Tarefa proposta
Diga se cada afirmação a seguir concorda com o texto sobre Marcos 5. Responda sim ou não e cite literalmente as palavras do texto que decidem cada caso.
(a) Jairo era um homem rico e principal da sinagoga.
(b) A mulher se aproximou de Jesus confiante e determinada.
(c) Jesus atendeu Jairo antes de atender a mulher.

Documento de origem

Afeto & afago

Uma mulher curada pelo toque nas vestes de Jesus, Alexandre Bida
Deus cuida de nós,
veste o lírio e sustenta o pardal.
Ao som do silêncio se faz ouvir.
No afeto, no afago, num gesto de amor,
os mistérios do Universo cabem na concha da mão.
Cântico litúrgico “Afeto & afago”;
Letra: Luiz Carlos Ramos; Música: Liséte Espíndola

Texto do rev. Luiz Carlos Ramos.

O texto do Evangelho de Marcos 5. 21-43 nos apresenta duas histórias em uma: a da cura de uma menina que morrera aos 12 anos e a de uma mulher que, há 12 anos, perdia a vida, aos poucos — na cultura semita, o sangue é a vida de uma pessoa. Essas duas histórias dramáticas, na verdade são uma. E devem ser interpretadas em conjunto.

Os principais atores que contracenam são, de um lado, um homem rico e importante (principal da sinagoga), chamado Jairo, e, de outro, uma mulher do povo, pobre e anônima. Em volta do homem rico, está sua comitiva; em volta da mulher, está o povo (ochlos). E no centro está Jesus.

Jairo se aproxima de Jesus confiante, determinado; a mulher se achega atemorizada e tremendo. Ambos precisavam de ajuda. Jairo, confiando em seu prestígio e influência, intercede em favor da filha que está à morte; a mulher não tem ninguém para interceder por ela.

Jairo pediu-lhe que impusesse as mãos sobre a filha para que fosse curada; a mulher cria que bastava tocar-lhe as vestes para ser curada. Ambos acreditavam que o toque de Jesus era miraculoso.

Jairo pensa ter a primazia, pois é da elite, mas Jesus se detém, para atender primeiro a mulher do povo.

Informações fornecidas
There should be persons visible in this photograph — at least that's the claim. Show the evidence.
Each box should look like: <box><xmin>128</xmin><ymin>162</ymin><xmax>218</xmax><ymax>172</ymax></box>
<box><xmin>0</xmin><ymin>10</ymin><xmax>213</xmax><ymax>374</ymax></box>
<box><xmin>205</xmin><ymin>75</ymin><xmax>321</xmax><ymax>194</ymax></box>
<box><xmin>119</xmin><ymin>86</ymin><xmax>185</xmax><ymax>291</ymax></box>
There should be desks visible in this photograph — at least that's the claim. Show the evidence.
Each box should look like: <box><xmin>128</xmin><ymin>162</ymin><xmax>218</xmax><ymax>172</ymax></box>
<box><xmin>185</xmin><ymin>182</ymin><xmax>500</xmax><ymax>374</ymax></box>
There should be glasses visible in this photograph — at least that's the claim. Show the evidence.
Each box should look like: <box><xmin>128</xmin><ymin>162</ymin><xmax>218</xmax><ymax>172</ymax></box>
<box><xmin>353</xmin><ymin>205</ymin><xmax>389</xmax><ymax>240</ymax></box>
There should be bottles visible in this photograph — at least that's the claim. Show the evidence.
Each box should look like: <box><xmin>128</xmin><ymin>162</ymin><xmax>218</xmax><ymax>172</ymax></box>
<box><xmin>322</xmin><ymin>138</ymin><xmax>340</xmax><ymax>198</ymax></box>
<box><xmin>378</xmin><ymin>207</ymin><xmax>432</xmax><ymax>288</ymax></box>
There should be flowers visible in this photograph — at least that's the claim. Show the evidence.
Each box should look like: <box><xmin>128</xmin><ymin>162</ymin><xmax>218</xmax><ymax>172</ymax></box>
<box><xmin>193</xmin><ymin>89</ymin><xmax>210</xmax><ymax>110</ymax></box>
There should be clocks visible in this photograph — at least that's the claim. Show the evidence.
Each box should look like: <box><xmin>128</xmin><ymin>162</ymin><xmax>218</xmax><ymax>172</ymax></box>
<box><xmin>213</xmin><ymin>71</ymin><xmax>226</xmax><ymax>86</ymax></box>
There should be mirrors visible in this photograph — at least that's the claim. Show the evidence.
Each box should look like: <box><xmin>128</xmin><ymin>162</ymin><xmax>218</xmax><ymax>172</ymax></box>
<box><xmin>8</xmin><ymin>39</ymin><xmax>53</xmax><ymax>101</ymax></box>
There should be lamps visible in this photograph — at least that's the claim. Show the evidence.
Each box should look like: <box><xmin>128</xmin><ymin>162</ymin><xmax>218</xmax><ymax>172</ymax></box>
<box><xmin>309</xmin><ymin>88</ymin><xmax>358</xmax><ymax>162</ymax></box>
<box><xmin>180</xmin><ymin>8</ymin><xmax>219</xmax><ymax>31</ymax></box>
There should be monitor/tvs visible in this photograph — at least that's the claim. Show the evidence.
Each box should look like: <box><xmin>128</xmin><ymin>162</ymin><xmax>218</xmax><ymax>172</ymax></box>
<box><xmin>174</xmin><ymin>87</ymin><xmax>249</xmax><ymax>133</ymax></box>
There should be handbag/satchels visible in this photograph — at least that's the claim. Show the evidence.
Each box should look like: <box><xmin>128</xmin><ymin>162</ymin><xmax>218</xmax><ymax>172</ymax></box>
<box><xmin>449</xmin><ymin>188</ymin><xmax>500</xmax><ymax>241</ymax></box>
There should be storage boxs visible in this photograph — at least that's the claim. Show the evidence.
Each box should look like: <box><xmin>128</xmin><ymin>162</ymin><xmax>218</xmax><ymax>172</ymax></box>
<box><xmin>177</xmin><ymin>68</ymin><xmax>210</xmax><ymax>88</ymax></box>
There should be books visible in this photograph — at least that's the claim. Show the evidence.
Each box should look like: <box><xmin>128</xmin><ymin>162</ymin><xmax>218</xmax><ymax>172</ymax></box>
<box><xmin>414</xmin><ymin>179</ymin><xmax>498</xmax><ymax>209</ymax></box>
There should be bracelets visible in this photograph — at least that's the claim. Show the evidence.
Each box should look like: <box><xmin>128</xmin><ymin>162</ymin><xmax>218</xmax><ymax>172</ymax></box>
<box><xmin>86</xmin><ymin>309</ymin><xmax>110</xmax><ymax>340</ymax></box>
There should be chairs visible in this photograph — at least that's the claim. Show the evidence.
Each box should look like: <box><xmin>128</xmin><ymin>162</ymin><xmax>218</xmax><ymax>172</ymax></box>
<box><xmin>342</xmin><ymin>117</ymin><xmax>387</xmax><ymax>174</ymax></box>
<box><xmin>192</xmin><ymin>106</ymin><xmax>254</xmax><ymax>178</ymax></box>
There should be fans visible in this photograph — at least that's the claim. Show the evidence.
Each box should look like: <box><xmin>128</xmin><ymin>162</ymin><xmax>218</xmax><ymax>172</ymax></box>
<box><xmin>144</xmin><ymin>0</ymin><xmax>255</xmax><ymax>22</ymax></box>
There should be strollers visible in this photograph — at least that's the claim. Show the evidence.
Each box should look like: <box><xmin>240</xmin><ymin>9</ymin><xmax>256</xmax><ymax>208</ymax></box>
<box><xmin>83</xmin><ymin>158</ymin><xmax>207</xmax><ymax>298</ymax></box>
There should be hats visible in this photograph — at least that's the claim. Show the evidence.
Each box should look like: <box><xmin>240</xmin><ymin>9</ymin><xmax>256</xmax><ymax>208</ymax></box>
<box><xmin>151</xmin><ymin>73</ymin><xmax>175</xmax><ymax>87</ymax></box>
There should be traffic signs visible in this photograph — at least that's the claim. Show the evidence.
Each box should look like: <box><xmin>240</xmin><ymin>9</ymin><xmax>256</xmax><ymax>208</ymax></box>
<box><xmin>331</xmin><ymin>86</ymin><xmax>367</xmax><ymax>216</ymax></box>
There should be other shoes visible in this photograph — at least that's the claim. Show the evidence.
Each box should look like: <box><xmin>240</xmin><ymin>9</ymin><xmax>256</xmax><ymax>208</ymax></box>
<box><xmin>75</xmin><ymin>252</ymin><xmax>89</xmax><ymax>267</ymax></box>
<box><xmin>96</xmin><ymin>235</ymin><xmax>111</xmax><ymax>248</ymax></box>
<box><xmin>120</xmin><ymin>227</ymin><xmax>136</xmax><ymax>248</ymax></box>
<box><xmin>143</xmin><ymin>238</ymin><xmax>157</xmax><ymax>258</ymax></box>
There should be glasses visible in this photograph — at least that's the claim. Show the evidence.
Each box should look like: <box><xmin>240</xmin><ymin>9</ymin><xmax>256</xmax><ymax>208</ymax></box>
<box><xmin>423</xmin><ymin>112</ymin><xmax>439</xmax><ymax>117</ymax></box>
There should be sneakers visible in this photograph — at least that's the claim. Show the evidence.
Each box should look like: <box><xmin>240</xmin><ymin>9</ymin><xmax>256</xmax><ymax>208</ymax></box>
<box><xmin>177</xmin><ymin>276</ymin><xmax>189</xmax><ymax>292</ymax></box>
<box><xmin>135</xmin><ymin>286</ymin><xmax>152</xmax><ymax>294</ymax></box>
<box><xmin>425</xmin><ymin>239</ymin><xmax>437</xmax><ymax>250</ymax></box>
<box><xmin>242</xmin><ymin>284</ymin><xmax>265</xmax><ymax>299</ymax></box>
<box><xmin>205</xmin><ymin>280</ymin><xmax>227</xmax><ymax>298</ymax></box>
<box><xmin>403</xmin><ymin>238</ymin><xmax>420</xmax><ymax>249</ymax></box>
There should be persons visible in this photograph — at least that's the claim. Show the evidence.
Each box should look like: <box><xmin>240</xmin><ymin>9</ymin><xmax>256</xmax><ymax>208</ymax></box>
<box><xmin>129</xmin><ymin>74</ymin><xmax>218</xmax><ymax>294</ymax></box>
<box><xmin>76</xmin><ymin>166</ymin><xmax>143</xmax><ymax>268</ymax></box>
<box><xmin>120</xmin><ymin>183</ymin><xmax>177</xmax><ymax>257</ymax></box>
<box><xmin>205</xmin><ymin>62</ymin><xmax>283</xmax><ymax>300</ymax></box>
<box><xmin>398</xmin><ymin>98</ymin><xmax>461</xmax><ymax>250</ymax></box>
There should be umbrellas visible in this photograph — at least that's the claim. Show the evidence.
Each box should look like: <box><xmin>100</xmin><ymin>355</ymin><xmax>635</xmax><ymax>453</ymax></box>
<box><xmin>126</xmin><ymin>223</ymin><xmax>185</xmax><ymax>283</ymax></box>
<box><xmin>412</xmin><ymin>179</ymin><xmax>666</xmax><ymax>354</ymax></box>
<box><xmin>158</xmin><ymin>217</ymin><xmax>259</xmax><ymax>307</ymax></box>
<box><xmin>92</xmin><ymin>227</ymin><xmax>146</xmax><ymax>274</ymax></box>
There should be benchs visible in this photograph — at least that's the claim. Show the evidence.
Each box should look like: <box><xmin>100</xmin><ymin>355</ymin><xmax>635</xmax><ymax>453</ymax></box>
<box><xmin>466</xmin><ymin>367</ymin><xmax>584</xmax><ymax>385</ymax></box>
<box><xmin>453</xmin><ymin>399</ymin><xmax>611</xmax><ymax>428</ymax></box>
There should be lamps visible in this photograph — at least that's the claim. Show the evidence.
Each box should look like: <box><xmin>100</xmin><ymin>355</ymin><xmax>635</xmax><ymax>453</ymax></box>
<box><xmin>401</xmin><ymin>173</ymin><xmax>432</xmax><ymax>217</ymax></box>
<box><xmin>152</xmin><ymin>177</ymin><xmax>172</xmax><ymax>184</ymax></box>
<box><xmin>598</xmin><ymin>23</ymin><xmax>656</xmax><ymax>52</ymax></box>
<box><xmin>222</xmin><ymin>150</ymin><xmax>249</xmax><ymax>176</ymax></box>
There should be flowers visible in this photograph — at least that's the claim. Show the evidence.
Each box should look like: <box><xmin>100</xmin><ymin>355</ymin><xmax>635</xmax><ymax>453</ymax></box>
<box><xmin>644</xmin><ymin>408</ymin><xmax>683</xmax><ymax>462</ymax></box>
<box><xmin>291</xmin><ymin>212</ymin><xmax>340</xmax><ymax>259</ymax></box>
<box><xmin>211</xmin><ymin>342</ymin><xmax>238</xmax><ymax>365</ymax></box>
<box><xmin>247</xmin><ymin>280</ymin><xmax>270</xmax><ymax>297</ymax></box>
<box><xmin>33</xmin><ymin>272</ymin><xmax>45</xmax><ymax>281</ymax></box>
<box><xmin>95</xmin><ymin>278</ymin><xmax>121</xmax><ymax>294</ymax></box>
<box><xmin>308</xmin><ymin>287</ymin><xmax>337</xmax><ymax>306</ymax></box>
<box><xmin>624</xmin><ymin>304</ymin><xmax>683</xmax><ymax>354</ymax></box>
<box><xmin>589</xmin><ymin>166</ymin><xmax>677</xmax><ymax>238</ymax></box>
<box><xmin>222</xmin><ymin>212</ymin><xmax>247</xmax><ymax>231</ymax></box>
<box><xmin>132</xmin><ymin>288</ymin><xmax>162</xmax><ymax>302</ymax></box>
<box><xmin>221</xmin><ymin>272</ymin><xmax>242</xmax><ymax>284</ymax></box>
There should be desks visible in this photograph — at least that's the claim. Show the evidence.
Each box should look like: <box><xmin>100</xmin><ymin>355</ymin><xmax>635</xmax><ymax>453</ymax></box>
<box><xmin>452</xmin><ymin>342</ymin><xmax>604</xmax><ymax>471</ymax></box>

Resultado da tarefa
(a) Sim: “um homem rico e importante (principal da sinagoga), chamado Jairo”.
(b) Não: “a mulher se achega atemorizada e tremendo”.
(c) Não: “Jesus se detém, para atender primeiro a mulher do povo”.